[Text shown Boundary: Start]

The life of a data scientist isn’t all analysis and conclusions – in fact, that’s not even half of it in most fields. Much of the world’s data is messy, unstructured, and therefore unusable. Because of this, scientists usually have to spend far more time preparing their data than they do analyzing it. Sometimes tidying up datasets can take up 80% of their time.
Transforming this data into a usable state turns out to be labor-intensive and tedious. Traditionally, domain experts handwrite task-specific scripts to transform unstructured data. The requirement for programming hamstrings data users that are capable analysts but have limited coding skills. Even worse, these scripts are tailored to particular data sources and cannot adapt when new sources are acquired.
Enter Foofah, a project developed by CSE graduate students Zhongjun Jin and Michael Anderson, Prof. Michael Cafarella, and Bernard A. Galler Collegiate Professor of Electrical Engineering and Computer Science H.V. Jagadish that can help to minimize the effort and required background knowledge needed to clean up data. Their solution uses a technique called Programming-By-Example (PBE), requiring only before and after examples to generate transformation operations automatically.
In most typical data transformation programs, the user is required to select and order different operations to get their data from its messy state to the finished product. This means they have to know what each operation does, and logic their way through the effects each one would have on their dataset.
With a PBE approach, the user just has to know what they want the data to look like when it’s finished. They manually clean up one or two examples, feed that to the program, and the operations are selected automatically. Foofah searches the space of possible operations to generate a program that will perform the transformation.
The team held experiments to test just how straightforward their solution was. They invited ten CSE graduate students with no experience in data transformation to participate in a user study, and measured the time each of them took to complete eight different tasks using Foofah and a major industry standard tool called Data Wrangler.
In half of their experiments, Foofah required only one input-output example to pass the benchmark tests, and only two in another 40%. The tests found that it requires about 60% less user effort than Data Wrangler, and its average runtime is only 1.4 seconds. On one lengthy and complex test case, 4 out of 5 test takers could not find a solution within 10 minutes using Wrangler, but all of them found a solution within 3 minutes using Foofah.
This project was selected as "best of demos" and was chosen to present in a special session in SIGMOD 2017. The paper is titled “Foofah: Transforming Data By Example.”
Posted: July 2, 2018

[Text shown Boundary: End]
[Extracted entries Boundary: Start]

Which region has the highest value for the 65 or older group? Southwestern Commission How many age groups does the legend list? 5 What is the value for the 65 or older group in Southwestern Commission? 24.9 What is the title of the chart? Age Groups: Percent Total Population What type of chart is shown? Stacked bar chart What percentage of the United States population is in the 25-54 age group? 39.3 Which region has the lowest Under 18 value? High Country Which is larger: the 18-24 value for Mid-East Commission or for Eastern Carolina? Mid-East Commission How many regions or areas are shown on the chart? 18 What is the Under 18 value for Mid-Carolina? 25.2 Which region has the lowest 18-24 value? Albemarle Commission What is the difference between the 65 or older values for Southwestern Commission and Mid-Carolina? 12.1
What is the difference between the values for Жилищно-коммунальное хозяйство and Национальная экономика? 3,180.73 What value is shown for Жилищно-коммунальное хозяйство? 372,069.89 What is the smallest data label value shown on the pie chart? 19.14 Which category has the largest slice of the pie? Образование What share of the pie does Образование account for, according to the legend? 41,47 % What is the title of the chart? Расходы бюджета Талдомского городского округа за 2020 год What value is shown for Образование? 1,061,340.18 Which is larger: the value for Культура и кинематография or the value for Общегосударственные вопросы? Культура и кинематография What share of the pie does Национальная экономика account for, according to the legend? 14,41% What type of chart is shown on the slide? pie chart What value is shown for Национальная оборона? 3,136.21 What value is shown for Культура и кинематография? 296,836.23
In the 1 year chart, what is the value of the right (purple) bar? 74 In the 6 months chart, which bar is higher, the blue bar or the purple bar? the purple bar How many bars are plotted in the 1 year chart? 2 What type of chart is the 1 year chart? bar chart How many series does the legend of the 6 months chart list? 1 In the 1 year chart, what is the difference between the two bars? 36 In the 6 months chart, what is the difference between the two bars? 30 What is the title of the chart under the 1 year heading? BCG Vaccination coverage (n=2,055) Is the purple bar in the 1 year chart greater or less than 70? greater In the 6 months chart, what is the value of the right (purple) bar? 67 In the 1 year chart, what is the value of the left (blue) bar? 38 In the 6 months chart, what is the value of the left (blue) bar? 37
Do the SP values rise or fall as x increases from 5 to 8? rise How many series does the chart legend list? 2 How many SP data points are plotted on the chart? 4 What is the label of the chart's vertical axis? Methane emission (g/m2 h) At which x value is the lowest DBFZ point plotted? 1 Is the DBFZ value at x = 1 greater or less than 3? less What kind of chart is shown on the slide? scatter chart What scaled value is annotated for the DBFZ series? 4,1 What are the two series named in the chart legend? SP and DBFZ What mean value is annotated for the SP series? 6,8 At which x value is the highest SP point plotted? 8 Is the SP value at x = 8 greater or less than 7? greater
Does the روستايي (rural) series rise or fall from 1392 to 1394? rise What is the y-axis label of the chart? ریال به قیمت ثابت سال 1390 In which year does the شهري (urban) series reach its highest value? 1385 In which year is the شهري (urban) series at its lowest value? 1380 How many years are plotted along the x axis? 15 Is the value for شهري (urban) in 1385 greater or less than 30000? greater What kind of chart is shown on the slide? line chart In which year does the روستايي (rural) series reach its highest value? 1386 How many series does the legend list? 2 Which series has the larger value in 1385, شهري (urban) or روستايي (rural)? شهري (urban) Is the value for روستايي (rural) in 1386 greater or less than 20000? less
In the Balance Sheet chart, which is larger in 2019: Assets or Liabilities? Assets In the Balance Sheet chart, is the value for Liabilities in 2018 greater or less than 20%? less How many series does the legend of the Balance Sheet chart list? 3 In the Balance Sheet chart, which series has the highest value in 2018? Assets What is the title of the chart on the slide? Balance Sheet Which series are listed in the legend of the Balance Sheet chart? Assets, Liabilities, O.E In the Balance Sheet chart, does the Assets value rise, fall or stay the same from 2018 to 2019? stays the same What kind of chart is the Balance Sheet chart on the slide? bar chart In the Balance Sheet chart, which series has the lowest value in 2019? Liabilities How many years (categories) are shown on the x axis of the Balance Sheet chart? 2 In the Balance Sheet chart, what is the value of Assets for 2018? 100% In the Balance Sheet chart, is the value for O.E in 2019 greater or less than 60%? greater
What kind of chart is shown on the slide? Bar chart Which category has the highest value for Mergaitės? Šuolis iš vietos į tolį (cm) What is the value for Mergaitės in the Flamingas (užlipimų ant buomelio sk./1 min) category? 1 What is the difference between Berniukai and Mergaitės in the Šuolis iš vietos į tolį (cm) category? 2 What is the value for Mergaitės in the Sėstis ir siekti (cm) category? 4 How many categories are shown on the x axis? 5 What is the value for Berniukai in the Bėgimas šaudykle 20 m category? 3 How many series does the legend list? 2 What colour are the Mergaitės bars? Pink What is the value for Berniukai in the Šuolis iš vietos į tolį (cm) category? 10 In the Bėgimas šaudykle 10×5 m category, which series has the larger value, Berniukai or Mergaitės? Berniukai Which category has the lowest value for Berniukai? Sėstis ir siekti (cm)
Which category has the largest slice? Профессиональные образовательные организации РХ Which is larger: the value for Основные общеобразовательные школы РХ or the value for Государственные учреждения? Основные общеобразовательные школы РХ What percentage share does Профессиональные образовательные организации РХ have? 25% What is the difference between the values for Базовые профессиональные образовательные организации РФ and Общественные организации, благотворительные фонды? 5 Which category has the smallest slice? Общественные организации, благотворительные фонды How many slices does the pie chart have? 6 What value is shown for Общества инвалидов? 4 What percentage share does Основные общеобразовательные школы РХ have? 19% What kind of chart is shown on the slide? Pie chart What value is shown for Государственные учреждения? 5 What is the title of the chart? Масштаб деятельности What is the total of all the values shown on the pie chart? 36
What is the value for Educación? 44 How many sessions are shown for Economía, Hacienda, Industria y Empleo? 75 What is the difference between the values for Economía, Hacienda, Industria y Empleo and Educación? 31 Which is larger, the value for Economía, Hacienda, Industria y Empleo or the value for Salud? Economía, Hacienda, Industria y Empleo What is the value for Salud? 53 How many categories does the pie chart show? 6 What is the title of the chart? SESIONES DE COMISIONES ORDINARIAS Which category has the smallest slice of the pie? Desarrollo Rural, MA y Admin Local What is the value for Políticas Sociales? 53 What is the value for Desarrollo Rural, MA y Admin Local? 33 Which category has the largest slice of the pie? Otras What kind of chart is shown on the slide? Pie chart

[Extracted entries Boundary: End]

> [Brief 1]:
According to the Foofah text, what is Foofah's average runtime?
> [Brief 2]:
In the Foofah text, rewrite the stretch from "In most typical" through "on their dataset.", substituting "steps" for "operations".
The data above comes from a different source than the Foofah text.

> [Response box 1]:
1.4 seconds

> [Response box 2]:
In most typical data transformation programs, the user is required to select and order different steps to get their data from its messy state to the finished product. This means they have to know what each operation does, and logic their way through the effects each one would have on their dataset.